Pouco me importa se ela comeu placenta*** ou não. A placenta é dela, o corpo é dela, é direito dela. Isso nem vem ao caso. O que me importa é a tamanha dor que ela sentiu e deve estar sentindo, além da dor física, a dor mais profunda, à dor da alma ferida, dilacerada, mutilada, quase sufocada e morta. O que me importa é a forma como mais uma vez uma mulher foi massacrada por um sistema arbitrário e ultrapassado de obstetrícia, como esse episódio lamentável retrata a realidade atual de tantas mulheres dentro das maternidades.

O que me importa de verdade nesse momento é poder dizer a ela, que meu coração está com ela.

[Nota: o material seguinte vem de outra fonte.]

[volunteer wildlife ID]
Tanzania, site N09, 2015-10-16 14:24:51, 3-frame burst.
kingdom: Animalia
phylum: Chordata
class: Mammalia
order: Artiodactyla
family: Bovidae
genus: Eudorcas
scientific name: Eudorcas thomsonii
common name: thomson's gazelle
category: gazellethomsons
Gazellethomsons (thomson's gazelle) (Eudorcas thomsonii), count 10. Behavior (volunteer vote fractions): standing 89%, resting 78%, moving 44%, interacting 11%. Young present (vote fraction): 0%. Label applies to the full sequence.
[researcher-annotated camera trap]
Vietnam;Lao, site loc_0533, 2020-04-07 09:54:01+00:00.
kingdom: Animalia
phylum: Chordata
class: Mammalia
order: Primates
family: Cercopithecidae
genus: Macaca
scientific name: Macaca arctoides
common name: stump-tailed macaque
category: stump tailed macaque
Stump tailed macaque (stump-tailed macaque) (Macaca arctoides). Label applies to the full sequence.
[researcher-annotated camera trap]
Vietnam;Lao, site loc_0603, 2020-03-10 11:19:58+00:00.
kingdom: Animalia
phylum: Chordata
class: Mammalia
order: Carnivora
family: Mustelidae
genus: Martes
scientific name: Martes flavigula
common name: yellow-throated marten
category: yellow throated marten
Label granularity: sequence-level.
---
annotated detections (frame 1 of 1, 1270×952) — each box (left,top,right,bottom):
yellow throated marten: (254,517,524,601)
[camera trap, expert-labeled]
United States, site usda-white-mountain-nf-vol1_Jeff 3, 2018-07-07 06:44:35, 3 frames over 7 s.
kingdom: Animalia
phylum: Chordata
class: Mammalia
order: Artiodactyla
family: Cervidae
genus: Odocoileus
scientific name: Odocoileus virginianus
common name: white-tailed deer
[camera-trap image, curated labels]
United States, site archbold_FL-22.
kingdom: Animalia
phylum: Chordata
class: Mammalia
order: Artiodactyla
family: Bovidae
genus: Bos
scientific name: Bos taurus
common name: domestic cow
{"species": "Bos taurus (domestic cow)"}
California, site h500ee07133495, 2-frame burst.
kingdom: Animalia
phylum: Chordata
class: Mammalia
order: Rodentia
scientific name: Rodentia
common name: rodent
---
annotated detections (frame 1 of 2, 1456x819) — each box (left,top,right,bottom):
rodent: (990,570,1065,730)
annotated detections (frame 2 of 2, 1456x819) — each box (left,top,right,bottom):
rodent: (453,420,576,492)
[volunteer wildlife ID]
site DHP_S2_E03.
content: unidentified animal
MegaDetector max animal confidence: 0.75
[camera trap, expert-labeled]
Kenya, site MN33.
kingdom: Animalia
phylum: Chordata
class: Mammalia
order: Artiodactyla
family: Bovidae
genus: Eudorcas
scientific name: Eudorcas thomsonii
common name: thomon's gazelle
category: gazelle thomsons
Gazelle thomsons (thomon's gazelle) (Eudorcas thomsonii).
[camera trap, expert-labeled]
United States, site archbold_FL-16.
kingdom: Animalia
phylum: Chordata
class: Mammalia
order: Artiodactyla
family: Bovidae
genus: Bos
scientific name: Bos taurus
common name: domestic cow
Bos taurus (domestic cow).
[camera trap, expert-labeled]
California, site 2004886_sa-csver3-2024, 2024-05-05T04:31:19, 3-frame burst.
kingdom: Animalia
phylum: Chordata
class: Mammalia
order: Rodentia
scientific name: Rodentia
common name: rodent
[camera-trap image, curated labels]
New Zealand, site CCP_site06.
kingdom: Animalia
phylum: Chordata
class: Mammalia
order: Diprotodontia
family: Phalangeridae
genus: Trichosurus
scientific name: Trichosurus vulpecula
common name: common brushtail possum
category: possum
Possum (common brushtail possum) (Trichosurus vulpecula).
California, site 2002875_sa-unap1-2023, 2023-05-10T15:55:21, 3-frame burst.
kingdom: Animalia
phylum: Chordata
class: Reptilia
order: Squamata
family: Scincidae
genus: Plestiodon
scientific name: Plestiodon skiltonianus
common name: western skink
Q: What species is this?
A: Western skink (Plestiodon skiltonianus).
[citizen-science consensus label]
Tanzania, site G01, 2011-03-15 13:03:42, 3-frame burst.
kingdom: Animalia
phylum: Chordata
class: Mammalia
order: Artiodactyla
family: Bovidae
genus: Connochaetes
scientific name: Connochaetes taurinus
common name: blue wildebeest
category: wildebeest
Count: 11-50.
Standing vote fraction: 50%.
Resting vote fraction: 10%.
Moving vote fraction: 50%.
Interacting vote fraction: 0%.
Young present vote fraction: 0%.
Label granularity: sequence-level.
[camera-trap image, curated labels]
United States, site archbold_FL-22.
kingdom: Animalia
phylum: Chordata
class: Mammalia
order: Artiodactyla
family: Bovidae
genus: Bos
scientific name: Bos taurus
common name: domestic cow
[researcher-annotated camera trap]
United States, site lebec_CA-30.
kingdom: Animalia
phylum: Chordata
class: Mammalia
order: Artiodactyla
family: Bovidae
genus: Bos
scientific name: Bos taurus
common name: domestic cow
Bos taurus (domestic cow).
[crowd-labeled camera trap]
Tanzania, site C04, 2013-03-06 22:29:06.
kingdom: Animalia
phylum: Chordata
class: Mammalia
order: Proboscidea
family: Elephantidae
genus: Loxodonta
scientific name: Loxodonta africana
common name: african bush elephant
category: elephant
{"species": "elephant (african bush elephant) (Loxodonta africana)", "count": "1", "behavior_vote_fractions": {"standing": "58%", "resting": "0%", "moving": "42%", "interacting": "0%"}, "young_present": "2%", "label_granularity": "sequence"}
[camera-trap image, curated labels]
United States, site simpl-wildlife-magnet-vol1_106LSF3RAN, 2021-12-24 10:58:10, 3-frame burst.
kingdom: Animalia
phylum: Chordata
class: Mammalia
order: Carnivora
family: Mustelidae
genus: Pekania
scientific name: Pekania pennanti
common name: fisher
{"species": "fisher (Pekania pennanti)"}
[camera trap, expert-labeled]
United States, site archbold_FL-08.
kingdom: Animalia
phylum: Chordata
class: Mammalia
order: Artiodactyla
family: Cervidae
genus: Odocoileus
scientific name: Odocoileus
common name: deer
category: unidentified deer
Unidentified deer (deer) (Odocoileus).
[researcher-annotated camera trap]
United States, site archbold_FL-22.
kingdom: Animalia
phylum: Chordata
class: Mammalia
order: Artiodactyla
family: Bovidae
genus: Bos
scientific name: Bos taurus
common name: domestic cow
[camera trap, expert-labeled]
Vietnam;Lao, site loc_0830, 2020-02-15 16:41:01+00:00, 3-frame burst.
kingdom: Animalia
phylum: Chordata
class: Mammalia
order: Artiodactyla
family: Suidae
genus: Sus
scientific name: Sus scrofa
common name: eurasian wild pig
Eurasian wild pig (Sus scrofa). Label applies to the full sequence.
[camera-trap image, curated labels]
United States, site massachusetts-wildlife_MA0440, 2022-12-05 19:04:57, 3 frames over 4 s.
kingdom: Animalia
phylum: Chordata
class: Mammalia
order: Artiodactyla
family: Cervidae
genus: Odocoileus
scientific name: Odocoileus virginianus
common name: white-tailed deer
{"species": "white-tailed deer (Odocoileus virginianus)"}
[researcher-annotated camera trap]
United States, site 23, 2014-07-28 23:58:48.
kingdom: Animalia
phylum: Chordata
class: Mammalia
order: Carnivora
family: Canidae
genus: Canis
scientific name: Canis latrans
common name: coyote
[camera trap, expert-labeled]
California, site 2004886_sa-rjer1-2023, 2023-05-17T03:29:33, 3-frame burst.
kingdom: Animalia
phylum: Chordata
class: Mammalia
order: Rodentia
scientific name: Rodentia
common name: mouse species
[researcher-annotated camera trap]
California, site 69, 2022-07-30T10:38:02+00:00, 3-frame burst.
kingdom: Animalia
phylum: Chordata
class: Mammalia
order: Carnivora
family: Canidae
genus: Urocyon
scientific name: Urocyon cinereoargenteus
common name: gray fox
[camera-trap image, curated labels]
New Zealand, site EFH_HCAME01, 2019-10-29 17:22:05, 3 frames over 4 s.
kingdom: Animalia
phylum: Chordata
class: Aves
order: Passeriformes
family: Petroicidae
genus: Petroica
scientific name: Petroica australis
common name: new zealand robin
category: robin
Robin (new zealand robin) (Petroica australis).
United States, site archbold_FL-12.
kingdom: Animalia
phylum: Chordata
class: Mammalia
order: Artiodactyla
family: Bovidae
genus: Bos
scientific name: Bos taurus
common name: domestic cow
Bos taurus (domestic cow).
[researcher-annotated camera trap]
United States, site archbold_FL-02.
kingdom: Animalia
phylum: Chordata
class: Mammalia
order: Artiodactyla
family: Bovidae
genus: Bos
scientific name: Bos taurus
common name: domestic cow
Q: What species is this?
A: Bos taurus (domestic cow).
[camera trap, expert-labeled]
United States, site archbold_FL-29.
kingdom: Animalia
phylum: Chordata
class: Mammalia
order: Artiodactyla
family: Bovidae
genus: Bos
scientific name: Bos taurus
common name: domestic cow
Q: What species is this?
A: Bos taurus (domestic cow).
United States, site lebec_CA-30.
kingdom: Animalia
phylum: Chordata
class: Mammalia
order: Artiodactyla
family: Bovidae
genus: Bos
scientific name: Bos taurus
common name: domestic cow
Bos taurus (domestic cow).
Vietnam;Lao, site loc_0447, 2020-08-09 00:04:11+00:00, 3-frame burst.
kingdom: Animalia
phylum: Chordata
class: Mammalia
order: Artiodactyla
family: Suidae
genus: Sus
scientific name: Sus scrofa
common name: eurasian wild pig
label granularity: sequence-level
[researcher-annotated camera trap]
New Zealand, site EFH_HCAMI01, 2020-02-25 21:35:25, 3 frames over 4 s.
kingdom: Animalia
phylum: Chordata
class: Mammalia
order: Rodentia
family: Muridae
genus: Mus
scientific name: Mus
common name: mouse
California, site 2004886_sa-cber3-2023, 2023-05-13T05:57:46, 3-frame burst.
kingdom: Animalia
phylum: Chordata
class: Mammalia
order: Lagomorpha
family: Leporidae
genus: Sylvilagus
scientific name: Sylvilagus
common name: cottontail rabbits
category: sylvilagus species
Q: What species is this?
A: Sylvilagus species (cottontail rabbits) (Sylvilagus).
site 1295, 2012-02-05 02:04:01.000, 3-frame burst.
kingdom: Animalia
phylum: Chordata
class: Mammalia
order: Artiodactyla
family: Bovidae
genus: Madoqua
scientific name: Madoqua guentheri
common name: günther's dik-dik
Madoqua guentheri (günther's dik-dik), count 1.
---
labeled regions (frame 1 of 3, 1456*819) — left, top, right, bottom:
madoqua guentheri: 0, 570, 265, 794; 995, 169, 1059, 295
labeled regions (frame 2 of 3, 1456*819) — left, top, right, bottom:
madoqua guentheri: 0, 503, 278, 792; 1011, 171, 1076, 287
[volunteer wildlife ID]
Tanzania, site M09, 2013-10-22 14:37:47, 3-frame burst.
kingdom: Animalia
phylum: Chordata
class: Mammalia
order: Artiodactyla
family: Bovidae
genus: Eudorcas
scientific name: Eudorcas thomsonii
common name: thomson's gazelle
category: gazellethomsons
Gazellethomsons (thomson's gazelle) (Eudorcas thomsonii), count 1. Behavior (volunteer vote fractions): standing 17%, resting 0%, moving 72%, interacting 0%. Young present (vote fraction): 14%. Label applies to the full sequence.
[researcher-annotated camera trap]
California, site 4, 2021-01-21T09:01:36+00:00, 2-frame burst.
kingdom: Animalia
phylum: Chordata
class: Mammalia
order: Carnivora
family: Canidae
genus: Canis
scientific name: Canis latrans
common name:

A minha voz também é a dela, e a minha luta é por ela. Espero que ela “se ler” isso, possa sentir o meu abraço e o meu apoio, dizendo a ela: “Você é guerreira, é um exemplo de força e não está sozinha”.

Leia aqui o relato dela: http://www.cientistaqueviroumae.com.br/2014/07/nao-ela-nao-e-uma-comedora-de-placenta.html

Leia aqui a notícia sobre o caso: http://www1.folha.uol.com.br/cotidiano/2014/07/1487814-maternar-mae-denuncia-violencia-obstetrica-em-hospital-particular-de-natal-rn.shtml


***Placentofagia
O ato de guardar a placenta para comer depois do parto tem crescido nos Estados Unidos. Em geral, tem ocorrido entre mulheres de classe média, brancas, casadas e com formação universitária. Os estudos científicos sobre os benefícios do consumo dessa membrana que revestem os fetos na barriga das mães não são muito vastos. A maioria dessas mulheres se baseia numa pesquisa divulgada pela revista científica “Ecology of Food and Nutrition”. Nos EUA, há até empresas especializadas em acondicionar placentas. Os estudos apontam para a presença de ferro, ocitocina e outros hormônios que ajudariam inclusive a reduzir o sangramento pós-parto.